Reputation: 1598
I have a dataframe that looks as follows (sample below for reference, original has many more columns):
I am trying to get a list of rows where all columns are null (NaN) except for some specific columns. For example, if those specific columns are col2 and col3, I would get the first and third rows. If the specific columns are just col1, I would get only the last row.
Having just a count of the rows that meet those criteria would work too.
I know how to do this by going through each row and comparing, but is there a quicker way to do this?
Thanks!
Upvotes: 0
Views: 1308
Reputation: 8790
Here is a function for doing so.
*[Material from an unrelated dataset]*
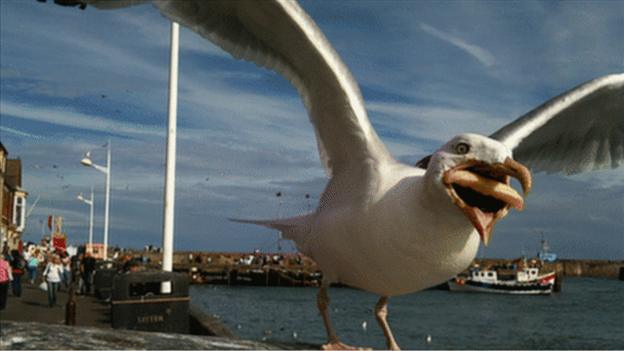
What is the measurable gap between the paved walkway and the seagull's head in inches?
439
I used difference
to find get the dataframe excluding the specified columns, then use isna()
and all()
to find the empty rows:
def null_rows(df, exclude=None):
exclude = [] if exclude is None else exclude
return df[df[df.columns.difference(exclude)].isna().all(1)]
Example:
df = pd.DataFrame({'col1': [None, 3, None, 8],
'col2': [1, None, 6, None],
'col3': [2, 4, 7, None],
'col4': [None, None, None, None],
'col5': [None, 5, None, None]})
print(null_rows(df, ['col2', 'col3']))
Output:
col1 col2 col3 col4 col5
0 NaN 1.0 2.0 None NaN
2 NaN 6.0 7.0 None NaN
Upvotes: 1
Reputation: 150745
You can try:
# specific columns
cols = ['col1','col2']
df[df.drop(cols, axis=1).isna().all(1)]
That would not check if you have data in cols
. If you require that, you can do:
other_nan = df.drop(cols, axis=1).isna().all(1)
chosen_notna = df[cols].notna().any(1)
df[other_nan & chosen_notna]
Upvotes: 2